Odense PIPAC Center, Odense University Hospital, Odense, Denmark.
Department of Surgery, Odense University Hospital, Odense, Denmark.
Ann Surg Oncol. 2023 Jul;30(7):4433-4441. doi: 10.1245/s10434-023-13278-w. Epub 2023 Mar 3.
Patients with gastric adenocarcinoma (GAC) are at high risk of peritoneal recurrence despite perioperative chemotherapy and radical resection. This study evaluated feasibility and safety of laparoscopic D2 gastrectomy in combination with pressurized intraperitoneal aerosol chemotherapy (PIPAC).

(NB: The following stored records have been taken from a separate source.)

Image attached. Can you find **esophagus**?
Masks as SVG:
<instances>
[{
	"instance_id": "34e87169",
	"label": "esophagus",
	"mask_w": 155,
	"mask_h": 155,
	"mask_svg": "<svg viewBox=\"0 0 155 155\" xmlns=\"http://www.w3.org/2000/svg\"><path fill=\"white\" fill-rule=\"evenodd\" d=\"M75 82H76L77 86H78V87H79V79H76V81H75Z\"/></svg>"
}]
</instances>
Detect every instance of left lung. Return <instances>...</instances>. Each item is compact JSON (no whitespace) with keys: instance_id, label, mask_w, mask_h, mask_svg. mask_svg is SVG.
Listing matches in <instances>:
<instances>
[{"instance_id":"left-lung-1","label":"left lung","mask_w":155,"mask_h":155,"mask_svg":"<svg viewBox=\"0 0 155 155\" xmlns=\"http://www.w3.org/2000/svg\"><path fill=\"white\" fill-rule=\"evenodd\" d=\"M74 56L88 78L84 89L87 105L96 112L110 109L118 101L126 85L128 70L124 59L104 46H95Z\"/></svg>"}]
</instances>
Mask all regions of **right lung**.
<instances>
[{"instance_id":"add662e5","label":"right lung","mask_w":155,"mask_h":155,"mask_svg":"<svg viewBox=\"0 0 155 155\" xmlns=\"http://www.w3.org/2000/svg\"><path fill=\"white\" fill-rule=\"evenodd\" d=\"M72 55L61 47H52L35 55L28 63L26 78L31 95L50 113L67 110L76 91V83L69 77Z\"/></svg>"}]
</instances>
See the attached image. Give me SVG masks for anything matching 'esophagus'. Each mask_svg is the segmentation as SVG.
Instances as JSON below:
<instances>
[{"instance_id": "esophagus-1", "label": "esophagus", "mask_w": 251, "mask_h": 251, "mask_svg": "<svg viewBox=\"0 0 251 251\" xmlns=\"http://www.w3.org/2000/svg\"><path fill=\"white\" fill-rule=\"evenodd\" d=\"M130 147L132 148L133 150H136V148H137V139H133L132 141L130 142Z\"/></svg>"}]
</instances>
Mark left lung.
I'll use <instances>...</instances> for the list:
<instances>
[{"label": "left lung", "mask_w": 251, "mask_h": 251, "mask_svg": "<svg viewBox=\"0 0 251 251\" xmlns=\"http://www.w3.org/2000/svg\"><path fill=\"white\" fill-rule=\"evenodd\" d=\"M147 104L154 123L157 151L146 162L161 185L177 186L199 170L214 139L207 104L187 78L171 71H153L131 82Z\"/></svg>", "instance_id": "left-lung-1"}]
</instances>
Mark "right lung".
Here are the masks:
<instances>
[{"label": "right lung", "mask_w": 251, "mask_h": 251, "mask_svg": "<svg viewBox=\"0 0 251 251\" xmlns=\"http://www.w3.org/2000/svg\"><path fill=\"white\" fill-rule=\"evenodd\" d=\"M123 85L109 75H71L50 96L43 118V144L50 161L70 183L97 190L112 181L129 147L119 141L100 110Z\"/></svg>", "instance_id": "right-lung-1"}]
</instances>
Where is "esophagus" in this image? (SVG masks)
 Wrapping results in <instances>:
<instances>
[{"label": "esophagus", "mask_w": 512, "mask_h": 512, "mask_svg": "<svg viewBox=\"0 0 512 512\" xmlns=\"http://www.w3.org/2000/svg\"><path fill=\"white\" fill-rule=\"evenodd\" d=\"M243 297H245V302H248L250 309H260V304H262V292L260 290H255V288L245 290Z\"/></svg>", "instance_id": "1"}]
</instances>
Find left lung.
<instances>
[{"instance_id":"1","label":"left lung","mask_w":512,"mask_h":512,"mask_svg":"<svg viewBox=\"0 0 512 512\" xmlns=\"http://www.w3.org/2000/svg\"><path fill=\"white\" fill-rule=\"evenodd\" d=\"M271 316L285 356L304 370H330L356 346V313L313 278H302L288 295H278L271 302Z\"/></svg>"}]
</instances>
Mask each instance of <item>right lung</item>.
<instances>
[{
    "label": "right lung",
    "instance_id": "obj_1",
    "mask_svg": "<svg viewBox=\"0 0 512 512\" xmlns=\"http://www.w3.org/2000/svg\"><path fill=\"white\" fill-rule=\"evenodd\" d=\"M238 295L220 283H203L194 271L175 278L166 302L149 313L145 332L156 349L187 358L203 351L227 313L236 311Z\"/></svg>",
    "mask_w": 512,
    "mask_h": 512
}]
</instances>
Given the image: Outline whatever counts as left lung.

This was a prospective, controlled bi-institutional study in patients with GAC at high risk of recurrence treated with PIPAC with cisplatin and doxorubicin (PIPAC C/D) after laparoscopic D2 gastrectomy. High risk was defined as a poorly cohesive subtype with predominance of signet-ring cells, clinical stage ≥ T3 and/or ≥ N2, or positive peritoneal cytology. Peritoneal lavage fluid was collected before and after resection. Cisplatin (10.5 mg/m) and doxorubicin (2.1 mg/m) were aerosolized after anastomosis (flow 0.5-0.8 ml/s, maximum pressure 300 PSI). Treatment was feasible and safe if ≤ 20% had Dindo-Clavien ≥ 3b surgical complications or CTCAE ≥ 4 medical adverse events within 30 days. Secondary outcomes were length of stay (LOS), peritoneal lavage cytology, and completion of postoperative systemic chemotherapy.

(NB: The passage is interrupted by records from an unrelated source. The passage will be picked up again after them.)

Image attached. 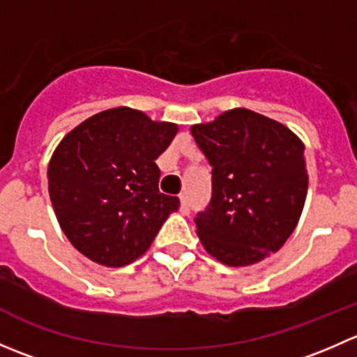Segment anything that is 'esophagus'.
<instances>
[{
	"instance_id": "34e87169",
	"label": "esophagus",
	"mask_w": 357,
	"mask_h": 357,
	"mask_svg": "<svg viewBox=\"0 0 357 357\" xmlns=\"http://www.w3.org/2000/svg\"><path fill=\"white\" fill-rule=\"evenodd\" d=\"M179 200H181V207H179V211H181L183 214H190V211H192V204H190L188 197L181 195L179 197Z\"/></svg>"
}]
</instances>
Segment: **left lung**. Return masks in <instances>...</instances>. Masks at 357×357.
Returning a JSON list of instances; mask_svg holds the SVG:
<instances>
[{"mask_svg": "<svg viewBox=\"0 0 357 357\" xmlns=\"http://www.w3.org/2000/svg\"><path fill=\"white\" fill-rule=\"evenodd\" d=\"M190 131L212 165L211 202L195 218L205 250L226 266H250L280 250L307 195L304 143L247 109Z\"/></svg>", "mask_w": 357, "mask_h": 357, "instance_id": "left-lung-1", "label": "left lung"}]
</instances>
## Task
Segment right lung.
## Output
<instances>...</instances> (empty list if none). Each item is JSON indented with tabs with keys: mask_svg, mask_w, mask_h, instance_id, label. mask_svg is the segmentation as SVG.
<instances>
[{
	"mask_svg": "<svg viewBox=\"0 0 357 357\" xmlns=\"http://www.w3.org/2000/svg\"><path fill=\"white\" fill-rule=\"evenodd\" d=\"M178 132L143 112L117 107L72 129L53 152L48 192L60 228L82 255L121 268L145 254L178 197L158 190L155 160Z\"/></svg>",
	"mask_w": 357,
	"mask_h": 357,
	"instance_id": "1",
	"label": "right lung"
}]
</instances>
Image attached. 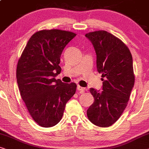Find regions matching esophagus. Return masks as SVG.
Wrapping results in <instances>:
<instances>
[{"instance_id":"obj_1","label":"esophagus","mask_w":149,"mask_h":149,"mask_svg":"<svg viewBox=\"0 0 149 149\" xmlns=\"http://www.w3.org/2000/svg\"><path fill=\"white\" fill-rule=\"evenodd\" d=\"M77 89L78 90V91L80 92V93H83L85 91H86V88H83V87H81V86H77Z\"/></svg>"}]
</instances>
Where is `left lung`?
<instances>
[{"mask_svg":"<svg viewBox=\"0 0 149 149\" xmlns=\"http://www.w3.org/2000/svg\"><path fill=\"white\" fill-rule=\"evenodd\" d=\"M85 36L95 48L96 68L102 77V91L90 89L95 100L87 116L97 126L109 127L121 116L134 85L132 56L120 39L107 31L90 32Z\"/></svg>","mask_w":149,"mask_h":149,"instance_id":"1","label":"left lung"}]
</instances>
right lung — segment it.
I'll list each match as a JSON object with an SVG mask.
<instances>
[{
  "label": "right lung",
  "mask_w": 149,
  "mask_h": 149,
  "mask_svg": "<svg viewBox=\"0 0 149 149\" xmlns=\"http://www.w3.org/2000/svg\"><path fill=\"white\" fill-rule=\"evenodd\" d=\"M76 34L60 30H41L27 43L17 66V82L30 116L39 125L53 127L61 119L77 85L65 84L59 74L60 57Z\"/></svg>",
  "instance_id": "obj_1"
}]
</instances>
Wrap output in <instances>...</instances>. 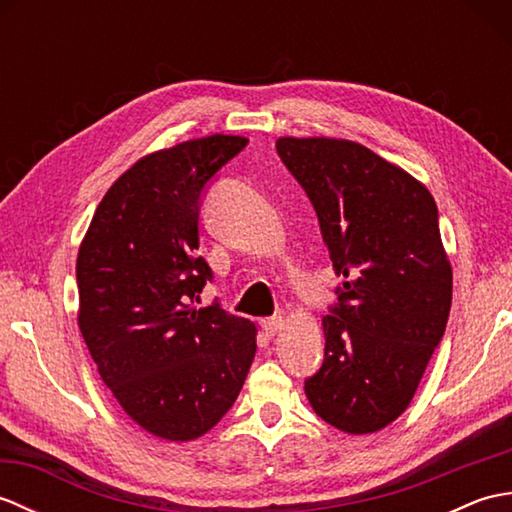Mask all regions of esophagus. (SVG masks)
<instances>
[{"mask_svg":"<svg viewBox=\"0 0 512 512\" xmlns=\"http://www.w3.org/2000/svg\"><path fill=\"white\" fill-rule=\"evenodd\" d=\"M281 328H284V317H270V319H264L262 321V330L266 336H277L281 332Z\"/></svg>","mask_w":512,"mask_h":512,"instance_id":"esophagus-1","label":"esophagus"}]
</instances>
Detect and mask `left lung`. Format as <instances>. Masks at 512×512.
Listing matches in <instances>:
<instances>
[{
  "mask_svg": "<svg viewBox=\"0 0 512 512\" xmlns=\"http://www.w3.org/2000/svg\"><path fill=\"white\" fill-rule=\"evenodd\" d=\"M319 215L339 303L323 317L325 358L306 380L317 416L352 436L394 422L447 328L453 270L429 189L345 138H277Z\"/></svg>",
  "mask_w": 512,
  "mask_h": 512,
  "instance_id": "obj_1",
  "label": "left lung"
}]
</instances>
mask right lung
I'll list each match as a JSON object with an SVG mask.
<instances>
[{
    "instance_id": "right-lung-1",
    "label": "right lung",
    "mask_w": 512,
    "mask_h": 512,
    "mask_svg": "<svg viewBox=\"0 0 512 512\" xmlns=\"http://www.w3.org/2000/svg\"><path fill=\"white\" fill-rule=\"evenodd\" d=\"M248 143L213 134L136 160L96 206L76 257L79 330L103 383L147 433L189 442L239 396L257 328L220 303L195 308L204 184Z\"/></svg>"
}]
</instances>
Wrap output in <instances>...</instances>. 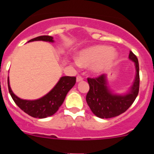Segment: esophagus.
<instances>
[{
  "instance_id": "1",
  "label": "esophagus",
  "mask_w": 154,
  "mask_h": 154,
  "mask_svg": "<svg viewBox=\"0 0 154 154\" xmlns=\"http://www.w3.org/2000/svg\"><path fill=\"white\" fill-rule=\"evenodd\" d=\"M82 80H83V78H82V76L79 75H77V77H76V81H77V82H80V81H82Z\"/></svg>"
}]
</instances>
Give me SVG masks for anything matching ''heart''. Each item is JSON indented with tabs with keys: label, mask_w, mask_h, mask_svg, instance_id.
<instances>
[{
	"label": "heart",
	"mask_w": 154,
	"mask_h": 154,
	"mask_svg": "<svg viewBox=\"0 0 154 154\" xmlns=\"http://www.w3.org/2000/svg\"><path fill=\"white\" fill-rule=\"evenodd\" d=\"M117 58V53L106 45H96L80 51L76 65L84 67L92 66L94 72L100 73L106 70Z\"/></svg>",
	"instance_id": "heart-1"
}]
</instances>
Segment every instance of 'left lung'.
Returning a JSON list of instances; mask_svg holds the SVG:
<instances>
[{
	"mask_svg": "<svg viewBox=\"0 0 154 154\" xmlns=\"http://www.w3.org/2000/svg\"><path fill=\"white\" fill-rule=\"evenodd\" d=\"M129 58L135 63L137 75L131 87V90L124 96L114 95L109 90L106 75H100L96 78H88L89 90L86 95V102L89 108L96 116L108 119L117 116L126 112L135 101L140 89L139 62L137 56L132 51Z\"/></svg>",
	"mask_w": 154,
	"mask_h": 154,
	"instance_id": "1",
	"label": "left lung"
}]
</instances>
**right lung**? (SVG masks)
Listing matches in <instances>:
<instances>
[{"label":"right lung","mask_w":154,"mask_h":154,"mask_svg":"<svg viewBox=\"0 0 154 154\" xmlns=\"http://www.w3.org/2000/svg\"><path fill=\"white\" fill-rule=\"evenodd\" d=\"M34 41L54 42L52 37L49 35L38 36L31 39L29 42ZM75 82L76 78L74 76H63L58 81L56 85L42 98L36 100H24L18 98L13 93L9 85V79L8 78V90L16 105L29 116L39 119L51 116L58 111L59 107L63 103L69 91L75 85Z\"/></svg>","instance_id":"obj_1"}]
</instances>
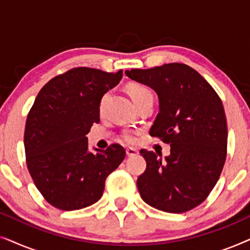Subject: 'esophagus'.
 <instances>
[{
	"label": "esophagus",
	"mask_w": 250,
	"mask_h": 250,
	"mask_svg": "<svg viewBox=\"0 0 250 250\" xmlns=\"http://www.w3.org/2000/svg\"><path fill=\"white\" fill-rule=\"evenodd\" d=\"M138 153H139V151L134 148H127V149H126V155H127V157L136 156Z\"/></svg>",
	"instance_id": "34e87169"
}]
</instances>
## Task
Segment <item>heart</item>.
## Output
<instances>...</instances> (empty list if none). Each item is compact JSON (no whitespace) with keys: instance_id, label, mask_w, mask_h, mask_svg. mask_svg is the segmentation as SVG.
Wrapping results in <instances>:
<instances>
[{"instance_id":"obj_1","label":"heart","mask_w":250,"mask_h":250,"mask_svg":"<svg viewBox=\"0 0 250 250\" xmlns=\"http://www.w3.org/2000/svg\"><path fill=\"white\" fill-rule=\"evenodd\" d=\"M127 90H128L129 95H131V98L133 99V101L135 102V104H140V102L145 100L146 98L152 97L151 91H150L146 86H145V85H141V84L128 85ZM107 97L108 94H104V97H102L100 101V108H102V105H104ZM121 138L123 141H125L126 143H134L136 141V133L134 131H132V129H126V131H124L121 134Z\"/></svg>"}]
</instances>
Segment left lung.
<instances>
[{"mask_svg":"<svg viewBox=\"0 0 250 250\" xmlns=\"http://www.w3.org/2000/svg\"><path fill=\"white\" fill-rule=\"evenodd\" d=\"M126 76L158 94L159 114L149 134L170 145L165 160L140 150L146 168L139 192L167 213H186L209 196L227 158L228 125L220 97L201 75L184 63L131 69Z\"/></svg>","mask_w":250,"mask_h":250,"instance_id":"left-lung-1","label":"left lung"}]
</instances>
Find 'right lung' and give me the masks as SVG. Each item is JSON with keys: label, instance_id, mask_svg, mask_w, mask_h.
<instances>
[{"label": "right lung", "instance_id": "right-lung-1", "mask_svg": "<svg viewBox=\"0 0 250 250\" xmlns=\"http://www.w3.org/2000/svg\"><path fill=\"white\" fill-rule=\"evenodd\" d=\"M122 77L123 70L73 68L47 82L30 108L23 134L27 168L44 199L58 209L97 203L107 176L125 158L117 143L88 152L86 138L100 122L101 98Z\"/></svg>", "mask_w": 250, "mask_h": 250}]
</instances>
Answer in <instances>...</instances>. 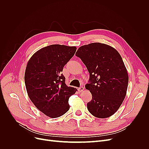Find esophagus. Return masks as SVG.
Here are the masks:
<instances>
[{"label": "esophagus", "instance_id": "34e87169", "mask_svg": "<svg viewBox=\"0 0 149 149\" xmlns=\"http://www.w3.org/2000/svg\"><path fill=\"white\" fill-rule=\"evenodd\" d=\"M84 89V87L83 86H81L80 88H78V91H79V93H81V92H82L83 90Z\"/></svg>", "mask_w": 149, "mask_h": 149}]
</instances>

Twenty-one patients were treated with a D2 gastrectomy and PIPAC C/D. The median age was 61 years (range 24-76), there were eleven female patients, and 20 patients had preoperative chemotherapy. There was no mortality. Two patients had grade 3b complications that were potentially related to PIPAC C/D (one anastomotic leakage, and one late duodenal blow-out). One patient had severe neutropenia, and nine patients had moderate pain. The LOS was 6 days (4-26). One patient had positive peritoneal lavage cytology before resection, and none were positive after. Fifteen patients had postoperative chemotherapy.
Laparoscopic D2 gastrectomy in combination with PIPAC C/D is feasible and safe.
尽管进行了围手术期化疗和根治性切除术,胃腺癌(GAC)患者仍有很高的腹膜复发风险。本研究评估了腹腔镜 D2 胃切除术联合加压腹腔内气溶胶化疗(PIPAC)治疗高复发风险 GAC 患者的可行性和安全性。
这是一项前瞻性、对照的双联机构研究,在腹腔镜 D2 胃切除术后,采用顺铂和多柔比星(PIPAC C/D)对高复发风险的 GAC 患者进行 PIPAC 治疗。高危定义为具有明显印戒细胞、临床分期≥T3 和/或≥N2、或阳性腹膜细胞学的非黏附型。在切除前后收集腹腔灌洗液。吻合后雾化顺铂(10.5mg/m)和多柔比星(2.1mg/m)(流速 0.5-0.8ml/s,最大压力 300PSI)。如果在 30 天内≤20%的患者出现 Dindo-Clavien≥3b 级手术并发症或 CTCAE≥4 级的医疗不良事件,则治疗是可行和安全的。次要结局包括住院时间(LOS)、腹腔灌洗细胞学和术后全身化疗的完成情况。
21 例患者接受了 D2 胃切除术和 PIPAC C/D 治疗。中位年龄为 61 岁(范围 24-76 岁),女性 11 例,20 例患者术前接受了化疗。无死亡病例。2 例患者出现 3b 级并发症,可能与 PIPAC C/D 有关(1 例吻合口漏,1 例迟发性十二指肠破裂)。1 例患者发生严重中性粒细胞减少,9 例患者出现中度疼痛。LOS 为 6 天(4-26 天)。1 例患者在切除前腹腔灌洗液细胞学阳性,切除后均为阴性。15 例患者接受了术后化疗。
腹腔镜 D2 胃切除术联合 PIPAC C/D 是可行和安全的。